For a moment, as Gallen's black robes flapped, Everynne caught glimpses of the silver bangles of his personal intelligence, the lavender of his mask, and Gallen reminded her of Veriasse. But he turned and she caught the profile of his face, and the illusion dissipated. Everynne gazed across the desert. Three kilometers north of the gate was a line of low yellow hills. At any moment, three phalanxes of fliers would stream over the hills at four thousand kilometers per hour. The vanquishers would have less than three seconds to take cover.

Veriasse focused on the gate. The hoverbus hummed, boun-cing as it hit small thermals. In the distance, Everynne spotted a flash of sunlight reflecting from the flier's windshields, and she began counting: three, two ... one. The saucer-shaped fliers were in a tight V, fifteen of them; suddenly the formation split and the fliers veered east and west. Antiaircraft fire erupted from the vanquishers' outpost at the gate. Everynne watched gray pellets rain from the fliers, beacons designed to fool intelligent missiles.

Then the incendiary bombs landed. They were so small that Everynne did not see them drop. Instead, the ground around the gate erupted into a wall of flame that leapt thirty meters into the air. Everynne found it hard to believe that anyone or anything could survive that inferno, but Veriasse had insisted that the fliers make a second pass, and then a third.

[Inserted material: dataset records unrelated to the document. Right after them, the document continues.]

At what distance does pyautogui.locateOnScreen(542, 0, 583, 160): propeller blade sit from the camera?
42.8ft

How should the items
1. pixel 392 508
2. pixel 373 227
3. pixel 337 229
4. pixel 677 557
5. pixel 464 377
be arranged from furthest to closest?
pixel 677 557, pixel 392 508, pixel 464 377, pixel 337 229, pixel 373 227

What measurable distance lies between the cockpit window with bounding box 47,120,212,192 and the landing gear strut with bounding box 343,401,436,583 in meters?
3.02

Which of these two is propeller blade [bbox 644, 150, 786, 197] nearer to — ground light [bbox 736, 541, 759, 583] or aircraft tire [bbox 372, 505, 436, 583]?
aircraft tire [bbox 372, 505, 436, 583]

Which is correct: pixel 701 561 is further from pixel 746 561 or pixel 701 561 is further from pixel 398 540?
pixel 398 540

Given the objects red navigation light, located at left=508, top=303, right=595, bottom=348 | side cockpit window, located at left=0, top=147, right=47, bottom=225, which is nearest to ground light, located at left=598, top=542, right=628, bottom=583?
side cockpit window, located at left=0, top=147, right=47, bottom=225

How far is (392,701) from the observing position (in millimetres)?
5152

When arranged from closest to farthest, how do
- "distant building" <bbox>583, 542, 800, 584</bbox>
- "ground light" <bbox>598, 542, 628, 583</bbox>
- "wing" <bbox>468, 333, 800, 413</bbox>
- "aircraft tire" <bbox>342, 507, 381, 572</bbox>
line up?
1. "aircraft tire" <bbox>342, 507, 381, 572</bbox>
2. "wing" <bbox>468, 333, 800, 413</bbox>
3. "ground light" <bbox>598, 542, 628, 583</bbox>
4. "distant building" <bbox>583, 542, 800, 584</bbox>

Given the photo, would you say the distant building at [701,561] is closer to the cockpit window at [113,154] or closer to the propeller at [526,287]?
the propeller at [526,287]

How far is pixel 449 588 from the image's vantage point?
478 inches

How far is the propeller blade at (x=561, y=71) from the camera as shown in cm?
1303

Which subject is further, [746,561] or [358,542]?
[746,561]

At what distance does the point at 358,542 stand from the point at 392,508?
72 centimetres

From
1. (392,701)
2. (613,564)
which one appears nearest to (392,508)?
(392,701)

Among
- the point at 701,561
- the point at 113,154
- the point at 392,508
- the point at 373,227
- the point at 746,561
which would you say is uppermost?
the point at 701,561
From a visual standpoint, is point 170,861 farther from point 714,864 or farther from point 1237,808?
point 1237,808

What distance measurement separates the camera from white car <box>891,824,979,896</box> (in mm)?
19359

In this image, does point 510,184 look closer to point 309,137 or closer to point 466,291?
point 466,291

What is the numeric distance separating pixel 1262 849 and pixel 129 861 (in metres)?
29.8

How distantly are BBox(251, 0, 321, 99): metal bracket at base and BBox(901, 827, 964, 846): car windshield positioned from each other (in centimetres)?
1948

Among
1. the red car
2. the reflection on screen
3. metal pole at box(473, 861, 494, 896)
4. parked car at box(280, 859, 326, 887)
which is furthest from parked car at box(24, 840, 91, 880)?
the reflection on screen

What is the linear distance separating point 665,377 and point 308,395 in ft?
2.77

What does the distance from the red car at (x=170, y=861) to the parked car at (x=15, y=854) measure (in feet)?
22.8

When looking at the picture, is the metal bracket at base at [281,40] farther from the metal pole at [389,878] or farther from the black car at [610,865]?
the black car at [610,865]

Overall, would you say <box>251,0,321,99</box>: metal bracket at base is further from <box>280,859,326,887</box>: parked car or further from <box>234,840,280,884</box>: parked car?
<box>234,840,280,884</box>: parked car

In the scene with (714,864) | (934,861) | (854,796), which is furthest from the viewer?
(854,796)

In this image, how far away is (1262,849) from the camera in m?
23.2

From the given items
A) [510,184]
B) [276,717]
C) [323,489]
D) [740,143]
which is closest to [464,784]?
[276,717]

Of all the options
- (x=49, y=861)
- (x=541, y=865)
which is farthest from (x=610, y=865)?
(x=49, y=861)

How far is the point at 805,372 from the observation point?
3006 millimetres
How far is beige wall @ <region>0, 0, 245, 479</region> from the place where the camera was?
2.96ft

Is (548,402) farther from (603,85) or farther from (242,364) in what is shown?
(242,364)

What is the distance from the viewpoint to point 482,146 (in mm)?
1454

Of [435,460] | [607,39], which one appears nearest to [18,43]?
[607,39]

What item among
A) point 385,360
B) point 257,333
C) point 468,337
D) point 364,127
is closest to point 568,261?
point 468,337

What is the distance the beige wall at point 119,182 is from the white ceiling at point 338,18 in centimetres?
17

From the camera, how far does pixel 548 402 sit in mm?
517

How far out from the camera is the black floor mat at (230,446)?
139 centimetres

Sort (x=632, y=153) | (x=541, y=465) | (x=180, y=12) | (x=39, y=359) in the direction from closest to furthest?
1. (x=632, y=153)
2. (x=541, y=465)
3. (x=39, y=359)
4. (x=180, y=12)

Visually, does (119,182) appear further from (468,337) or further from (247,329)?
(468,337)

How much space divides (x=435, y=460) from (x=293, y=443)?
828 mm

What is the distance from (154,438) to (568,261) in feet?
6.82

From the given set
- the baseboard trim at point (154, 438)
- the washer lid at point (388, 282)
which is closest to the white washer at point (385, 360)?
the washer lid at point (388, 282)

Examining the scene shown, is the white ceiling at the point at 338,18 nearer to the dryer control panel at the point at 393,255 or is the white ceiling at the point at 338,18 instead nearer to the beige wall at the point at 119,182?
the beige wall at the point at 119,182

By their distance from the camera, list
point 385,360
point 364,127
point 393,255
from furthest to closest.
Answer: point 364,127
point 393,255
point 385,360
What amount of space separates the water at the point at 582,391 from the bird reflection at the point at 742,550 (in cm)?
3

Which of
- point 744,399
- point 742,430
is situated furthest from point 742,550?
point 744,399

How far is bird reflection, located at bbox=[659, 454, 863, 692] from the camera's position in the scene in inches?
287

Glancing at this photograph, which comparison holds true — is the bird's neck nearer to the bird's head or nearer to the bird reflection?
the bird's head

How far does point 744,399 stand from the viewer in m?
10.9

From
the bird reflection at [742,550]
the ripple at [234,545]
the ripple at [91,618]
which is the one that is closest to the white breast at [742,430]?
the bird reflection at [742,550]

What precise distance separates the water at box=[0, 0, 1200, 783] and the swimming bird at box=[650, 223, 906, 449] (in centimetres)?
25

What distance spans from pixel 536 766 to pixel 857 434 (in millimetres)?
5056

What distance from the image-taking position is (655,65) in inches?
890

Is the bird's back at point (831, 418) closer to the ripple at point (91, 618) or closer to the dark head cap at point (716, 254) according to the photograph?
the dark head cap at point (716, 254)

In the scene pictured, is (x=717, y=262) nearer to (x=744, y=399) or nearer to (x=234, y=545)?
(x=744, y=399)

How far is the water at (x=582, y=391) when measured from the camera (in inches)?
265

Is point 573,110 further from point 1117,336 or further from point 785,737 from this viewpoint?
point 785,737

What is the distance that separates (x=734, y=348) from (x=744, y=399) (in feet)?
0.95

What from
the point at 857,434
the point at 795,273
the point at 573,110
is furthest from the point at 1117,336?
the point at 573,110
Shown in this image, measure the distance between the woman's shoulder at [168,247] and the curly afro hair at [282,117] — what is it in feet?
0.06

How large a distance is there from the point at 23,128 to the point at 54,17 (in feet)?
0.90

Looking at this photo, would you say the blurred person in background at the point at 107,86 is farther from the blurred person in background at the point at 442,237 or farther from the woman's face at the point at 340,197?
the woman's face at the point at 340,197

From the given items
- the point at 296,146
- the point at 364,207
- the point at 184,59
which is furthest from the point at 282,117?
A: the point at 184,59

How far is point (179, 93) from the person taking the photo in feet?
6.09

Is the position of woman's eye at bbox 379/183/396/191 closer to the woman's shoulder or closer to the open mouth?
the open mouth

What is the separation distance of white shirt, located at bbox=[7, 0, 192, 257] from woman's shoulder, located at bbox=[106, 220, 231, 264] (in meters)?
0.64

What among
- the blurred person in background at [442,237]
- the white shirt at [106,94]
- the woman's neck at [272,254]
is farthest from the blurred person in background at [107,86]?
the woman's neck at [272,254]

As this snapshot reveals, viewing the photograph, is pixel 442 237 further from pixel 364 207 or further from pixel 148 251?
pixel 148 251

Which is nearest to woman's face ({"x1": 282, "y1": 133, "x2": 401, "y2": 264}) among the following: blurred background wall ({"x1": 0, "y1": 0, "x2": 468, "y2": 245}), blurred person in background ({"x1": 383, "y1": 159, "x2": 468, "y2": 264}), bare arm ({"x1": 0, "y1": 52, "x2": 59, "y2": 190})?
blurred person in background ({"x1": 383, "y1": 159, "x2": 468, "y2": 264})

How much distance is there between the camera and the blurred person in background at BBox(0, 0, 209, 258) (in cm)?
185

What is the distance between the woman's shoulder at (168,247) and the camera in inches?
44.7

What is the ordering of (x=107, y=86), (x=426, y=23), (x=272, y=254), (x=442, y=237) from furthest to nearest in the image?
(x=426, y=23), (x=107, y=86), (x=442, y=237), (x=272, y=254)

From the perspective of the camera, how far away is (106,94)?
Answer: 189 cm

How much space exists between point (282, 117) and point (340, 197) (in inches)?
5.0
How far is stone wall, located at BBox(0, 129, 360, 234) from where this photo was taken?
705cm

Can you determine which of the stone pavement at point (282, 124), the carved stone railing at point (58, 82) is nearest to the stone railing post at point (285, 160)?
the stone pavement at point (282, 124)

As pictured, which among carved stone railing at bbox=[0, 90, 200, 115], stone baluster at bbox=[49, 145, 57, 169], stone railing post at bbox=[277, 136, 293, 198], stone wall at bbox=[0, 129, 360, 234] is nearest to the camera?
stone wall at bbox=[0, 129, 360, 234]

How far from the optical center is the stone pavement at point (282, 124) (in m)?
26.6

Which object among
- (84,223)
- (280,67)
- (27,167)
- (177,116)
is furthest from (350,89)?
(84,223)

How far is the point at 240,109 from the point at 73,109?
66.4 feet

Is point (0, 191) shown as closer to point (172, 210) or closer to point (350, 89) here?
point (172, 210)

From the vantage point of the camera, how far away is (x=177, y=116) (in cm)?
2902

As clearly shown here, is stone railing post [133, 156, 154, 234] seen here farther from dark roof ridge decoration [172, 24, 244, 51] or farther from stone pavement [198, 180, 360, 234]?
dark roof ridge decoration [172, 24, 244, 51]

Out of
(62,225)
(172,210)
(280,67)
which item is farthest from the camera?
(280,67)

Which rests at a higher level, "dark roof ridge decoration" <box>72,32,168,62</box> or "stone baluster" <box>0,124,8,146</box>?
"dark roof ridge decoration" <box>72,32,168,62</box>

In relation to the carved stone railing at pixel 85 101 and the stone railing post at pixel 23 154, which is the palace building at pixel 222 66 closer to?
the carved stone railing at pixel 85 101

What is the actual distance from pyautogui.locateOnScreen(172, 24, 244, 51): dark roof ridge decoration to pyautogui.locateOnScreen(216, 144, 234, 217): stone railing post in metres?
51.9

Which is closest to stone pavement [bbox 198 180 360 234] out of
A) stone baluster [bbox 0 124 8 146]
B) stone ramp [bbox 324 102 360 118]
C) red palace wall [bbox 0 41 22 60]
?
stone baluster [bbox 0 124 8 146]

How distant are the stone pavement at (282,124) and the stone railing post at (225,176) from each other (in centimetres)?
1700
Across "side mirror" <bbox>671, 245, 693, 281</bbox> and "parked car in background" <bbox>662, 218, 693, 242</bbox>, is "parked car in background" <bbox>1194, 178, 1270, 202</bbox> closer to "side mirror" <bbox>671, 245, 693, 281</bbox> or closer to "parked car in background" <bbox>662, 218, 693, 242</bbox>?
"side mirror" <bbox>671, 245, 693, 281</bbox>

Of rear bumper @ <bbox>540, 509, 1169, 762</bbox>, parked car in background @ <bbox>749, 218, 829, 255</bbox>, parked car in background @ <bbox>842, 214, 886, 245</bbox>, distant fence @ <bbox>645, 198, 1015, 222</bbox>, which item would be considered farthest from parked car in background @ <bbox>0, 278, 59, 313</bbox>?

By now, their hoverbus had reached the turn where the highway veered west, but Veriasse simply kept his northern course, slowing dramatically; the hover bus leapt from the shoulder of the highway.

The engines roared, straining as they raced down a small ravine, throwing up clouds of dust. The second wave of fliers was sweeping over the hills now, sooner than Everynne had anticipated, and they dropped a barrage of conventional explosives. Dust and burning bodies pitched into the air, twisting in a great whirlwind. Smoke and fire obscured the nearly indestructible gate, but Everynne pulled out her key and pressed the open sequence. The light under the arch shimmered.

Already the flames from the incendiary bombs were beginning to die. The third and final phalanx of fliers closed over the hills, spraying out their ordnance, an oily black substance that civilians referred to as "Black Fog." It had no toxic properties, but absorbed light so completely that in seconds the sky turned black.